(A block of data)
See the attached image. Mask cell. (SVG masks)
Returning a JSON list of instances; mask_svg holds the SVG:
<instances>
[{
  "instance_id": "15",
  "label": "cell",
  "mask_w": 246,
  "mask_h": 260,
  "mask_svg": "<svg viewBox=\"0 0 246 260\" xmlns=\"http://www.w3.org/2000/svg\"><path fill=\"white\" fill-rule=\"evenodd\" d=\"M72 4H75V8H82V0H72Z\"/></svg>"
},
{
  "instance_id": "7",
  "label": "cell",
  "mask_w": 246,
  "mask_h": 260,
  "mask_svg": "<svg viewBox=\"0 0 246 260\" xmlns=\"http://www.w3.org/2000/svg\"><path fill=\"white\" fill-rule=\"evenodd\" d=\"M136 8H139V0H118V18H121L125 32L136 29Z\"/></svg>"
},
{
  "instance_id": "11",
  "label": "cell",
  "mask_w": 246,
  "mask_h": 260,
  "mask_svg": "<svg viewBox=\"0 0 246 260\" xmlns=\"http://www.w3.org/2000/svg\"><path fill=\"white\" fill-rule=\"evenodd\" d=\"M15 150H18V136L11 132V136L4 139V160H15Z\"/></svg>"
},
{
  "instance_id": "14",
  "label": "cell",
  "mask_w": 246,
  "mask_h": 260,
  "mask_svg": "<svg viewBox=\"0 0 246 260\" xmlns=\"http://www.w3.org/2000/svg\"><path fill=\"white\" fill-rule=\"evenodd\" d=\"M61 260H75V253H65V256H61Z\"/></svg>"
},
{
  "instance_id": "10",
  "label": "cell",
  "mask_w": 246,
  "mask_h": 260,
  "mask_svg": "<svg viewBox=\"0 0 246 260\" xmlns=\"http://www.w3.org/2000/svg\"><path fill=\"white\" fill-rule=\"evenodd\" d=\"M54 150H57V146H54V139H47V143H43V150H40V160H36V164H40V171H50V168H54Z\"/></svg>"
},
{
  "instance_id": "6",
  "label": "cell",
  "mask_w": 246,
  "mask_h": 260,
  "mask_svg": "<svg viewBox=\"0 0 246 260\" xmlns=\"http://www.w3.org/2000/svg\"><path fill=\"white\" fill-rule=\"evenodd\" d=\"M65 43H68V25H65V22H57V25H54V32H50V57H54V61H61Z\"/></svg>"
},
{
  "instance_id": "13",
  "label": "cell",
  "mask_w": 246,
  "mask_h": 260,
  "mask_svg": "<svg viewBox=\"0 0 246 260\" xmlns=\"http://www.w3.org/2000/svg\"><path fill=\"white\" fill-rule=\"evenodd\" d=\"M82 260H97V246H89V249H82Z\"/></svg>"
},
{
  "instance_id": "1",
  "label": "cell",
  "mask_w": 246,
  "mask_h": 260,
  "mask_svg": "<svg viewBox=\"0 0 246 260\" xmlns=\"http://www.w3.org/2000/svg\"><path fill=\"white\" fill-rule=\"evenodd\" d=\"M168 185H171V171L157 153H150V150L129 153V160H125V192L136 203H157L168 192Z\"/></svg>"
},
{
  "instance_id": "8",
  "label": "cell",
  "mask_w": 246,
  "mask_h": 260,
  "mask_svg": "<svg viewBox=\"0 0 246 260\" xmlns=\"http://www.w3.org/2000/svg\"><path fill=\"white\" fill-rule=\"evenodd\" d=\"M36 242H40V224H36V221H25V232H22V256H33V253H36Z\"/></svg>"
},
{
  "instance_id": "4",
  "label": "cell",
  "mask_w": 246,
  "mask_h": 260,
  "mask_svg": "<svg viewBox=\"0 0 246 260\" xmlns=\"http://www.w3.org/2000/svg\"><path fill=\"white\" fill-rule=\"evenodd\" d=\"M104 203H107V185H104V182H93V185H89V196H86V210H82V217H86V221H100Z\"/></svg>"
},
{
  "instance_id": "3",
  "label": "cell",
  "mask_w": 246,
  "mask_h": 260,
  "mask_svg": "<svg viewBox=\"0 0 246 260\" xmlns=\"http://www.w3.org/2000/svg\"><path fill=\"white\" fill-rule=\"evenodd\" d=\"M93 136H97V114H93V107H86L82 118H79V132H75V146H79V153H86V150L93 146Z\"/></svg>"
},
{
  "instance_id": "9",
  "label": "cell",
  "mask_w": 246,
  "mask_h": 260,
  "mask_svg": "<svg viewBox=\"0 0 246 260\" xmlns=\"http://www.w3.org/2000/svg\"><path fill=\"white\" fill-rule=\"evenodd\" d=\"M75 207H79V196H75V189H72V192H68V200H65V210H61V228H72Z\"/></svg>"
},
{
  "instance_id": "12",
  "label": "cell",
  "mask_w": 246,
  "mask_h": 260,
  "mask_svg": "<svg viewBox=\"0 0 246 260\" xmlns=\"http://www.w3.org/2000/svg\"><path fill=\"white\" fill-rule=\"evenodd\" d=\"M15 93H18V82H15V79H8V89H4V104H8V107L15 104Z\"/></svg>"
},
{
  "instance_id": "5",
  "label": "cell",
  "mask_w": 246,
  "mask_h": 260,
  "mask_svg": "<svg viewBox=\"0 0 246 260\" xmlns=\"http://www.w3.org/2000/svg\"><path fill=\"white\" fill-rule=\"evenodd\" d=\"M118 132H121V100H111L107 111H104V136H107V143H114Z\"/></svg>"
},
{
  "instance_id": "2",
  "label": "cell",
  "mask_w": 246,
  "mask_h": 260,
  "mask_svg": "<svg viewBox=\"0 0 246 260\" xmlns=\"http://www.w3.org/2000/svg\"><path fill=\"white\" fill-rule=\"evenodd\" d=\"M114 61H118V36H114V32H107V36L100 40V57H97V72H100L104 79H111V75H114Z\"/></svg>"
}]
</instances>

GIVEN REQUEST:
Find each line in the data above that contains the string "instances" and copy those lines.

OUTPUT BELOW:
Returning a JSON list of instances; mask_svg holds the SVG:
<instances>
</instances>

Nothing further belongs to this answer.